Hey, you guys!
I have been in trouble with such a simple problem, but I have no idea how to do it efficiently.
I have several thousand financial files, each of which stores the financial data in each day. Each data is a binary numpy array and can be read by np.memmap
(and converted to a DataFrame). The data is organized in the following way:
2022-07-20.dat
Stock ID, Time, Date, x_1, x_2, …
0000001, 1000, 2022-07-20, xxx, xxx
0000001, 2000, 2022-07-20, xxx, xxx
0000002, 1000, 2022-07-20, xxx, xxx
0000002, 2000, 2022-07-20, xxx, xxx
, where the rows of each stock are aggregated together, sorted by Time. And the groups of stocks are sorted by Stock ID.
However, now I have to store the full data in files, each of which represents the data of a single stock across all dates, instead of a single date across all stocks. For example:
0000001.dat
Stock ID, Time, Date, x_1, x_2, …
0000001, 1000, 2022-07-20, xxx, xxx
0000001, 2000, 2022-07-20, xxx, xxx
0000001, 1000, 2022-07-21, xxx, xxx
0000001, 2000, 2022-07-21, xxx, xxx
, where all data in a single day is sorted by Date and Time. The number of dates is several thousand, too.

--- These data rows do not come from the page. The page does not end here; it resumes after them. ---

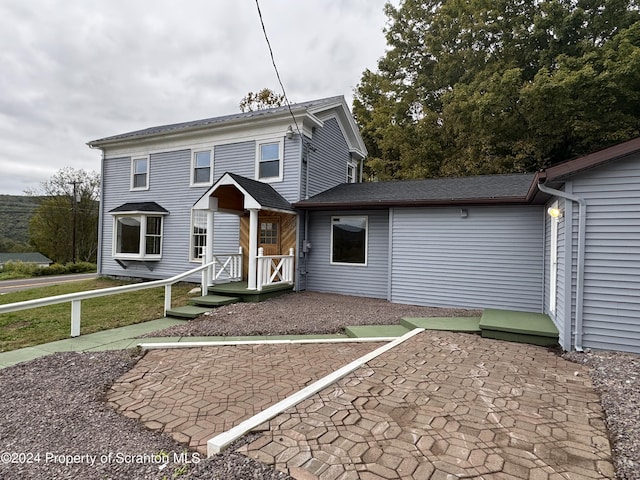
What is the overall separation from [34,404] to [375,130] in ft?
68.6

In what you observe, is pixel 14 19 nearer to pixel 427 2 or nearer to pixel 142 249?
pixel 142 249

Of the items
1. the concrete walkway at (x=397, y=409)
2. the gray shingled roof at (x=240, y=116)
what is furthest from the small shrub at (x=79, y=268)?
the concrete walkway at (x=397, y=409)

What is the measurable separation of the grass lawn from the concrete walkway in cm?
268

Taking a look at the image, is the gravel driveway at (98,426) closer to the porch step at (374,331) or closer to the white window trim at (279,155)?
the porch step at (374,331)

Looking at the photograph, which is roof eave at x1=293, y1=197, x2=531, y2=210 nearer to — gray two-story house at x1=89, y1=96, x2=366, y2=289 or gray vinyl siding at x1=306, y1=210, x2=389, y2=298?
gray vinyl siding at x1=306, y1=210, x2=389, y2=298

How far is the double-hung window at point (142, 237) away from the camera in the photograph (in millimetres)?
12438

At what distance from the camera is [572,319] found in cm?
474

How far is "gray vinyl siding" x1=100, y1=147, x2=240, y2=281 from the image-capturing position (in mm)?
11336

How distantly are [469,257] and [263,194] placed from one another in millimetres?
5431

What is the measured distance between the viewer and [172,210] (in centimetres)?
1227

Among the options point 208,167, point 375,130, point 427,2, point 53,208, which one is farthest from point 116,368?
point 53,208

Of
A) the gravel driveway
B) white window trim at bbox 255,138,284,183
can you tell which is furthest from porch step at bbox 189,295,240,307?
white window trim at bbox 255,138,284,183

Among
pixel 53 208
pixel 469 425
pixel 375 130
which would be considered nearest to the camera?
pixel 469 425

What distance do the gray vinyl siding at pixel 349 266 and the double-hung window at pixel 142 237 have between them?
6.06 meters
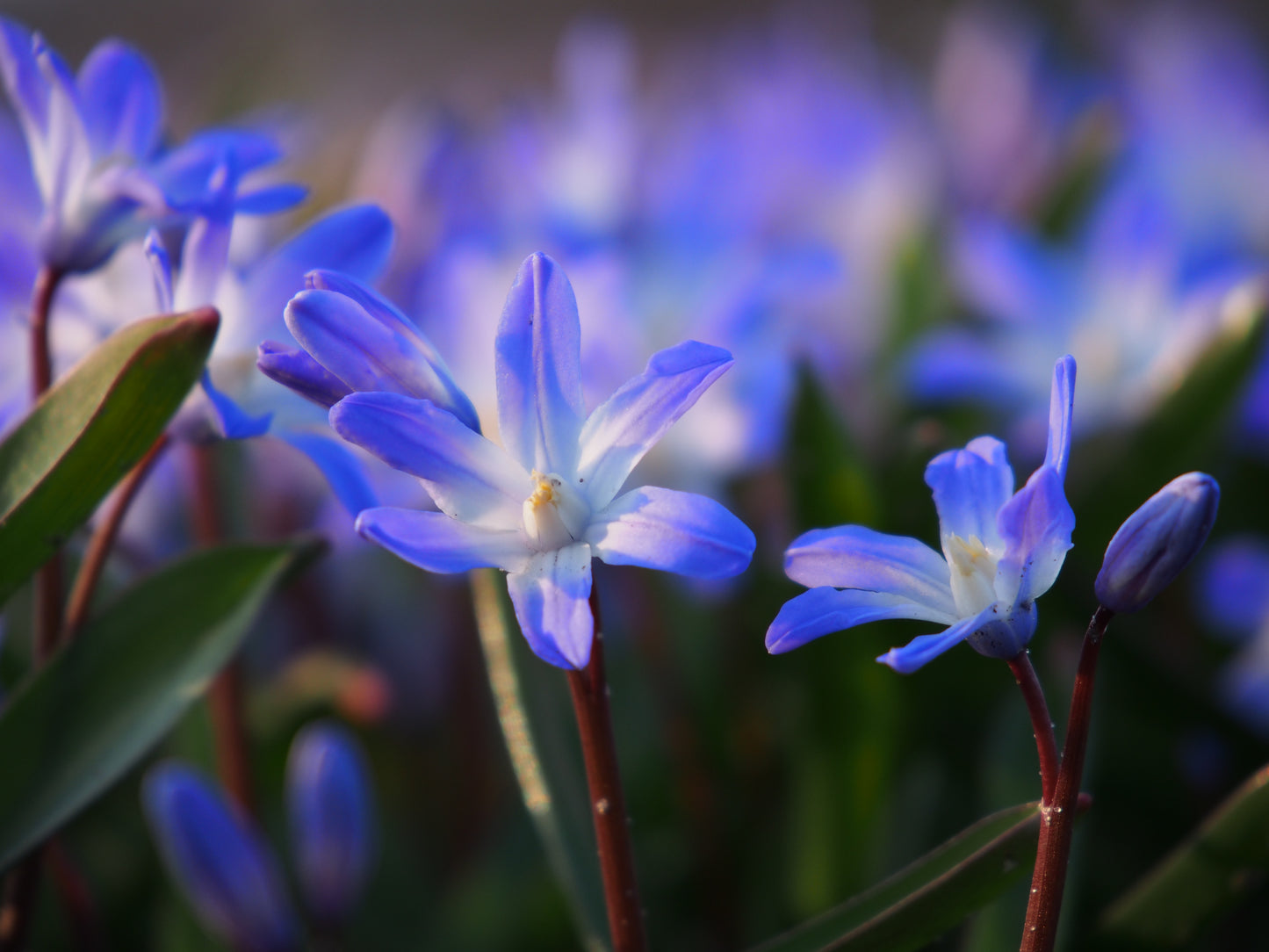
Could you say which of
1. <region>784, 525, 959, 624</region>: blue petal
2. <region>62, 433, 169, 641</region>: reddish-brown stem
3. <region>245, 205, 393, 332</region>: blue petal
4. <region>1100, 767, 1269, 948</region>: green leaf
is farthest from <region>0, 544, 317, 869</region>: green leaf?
<region>1100, 767, 1269, 948</region>: green leaf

This data conversion pattern is just like what is described in the picture from this blog:
The full data is too large to be all fit in memory. I have tried to generate indices of where each stock is located in each date file, and mannually write a multi-processing program to combine all data using np.memmap
and aforementioned indices. But the performance is frustrating. After resorting to Dask, I found this kind of questions are mentioned in the Dask doc:
For example, if your data is arranged by customer ID but now you want to arrange it by time, all of your partitions will have to talk to each other to exchange shards of data.
which tells us avoid full-data shuffleing. However, it seems that full-data shuffling is unavoidable in this simple problem. So what are the best practices for this problem? Or how can I avoid it? Thanks!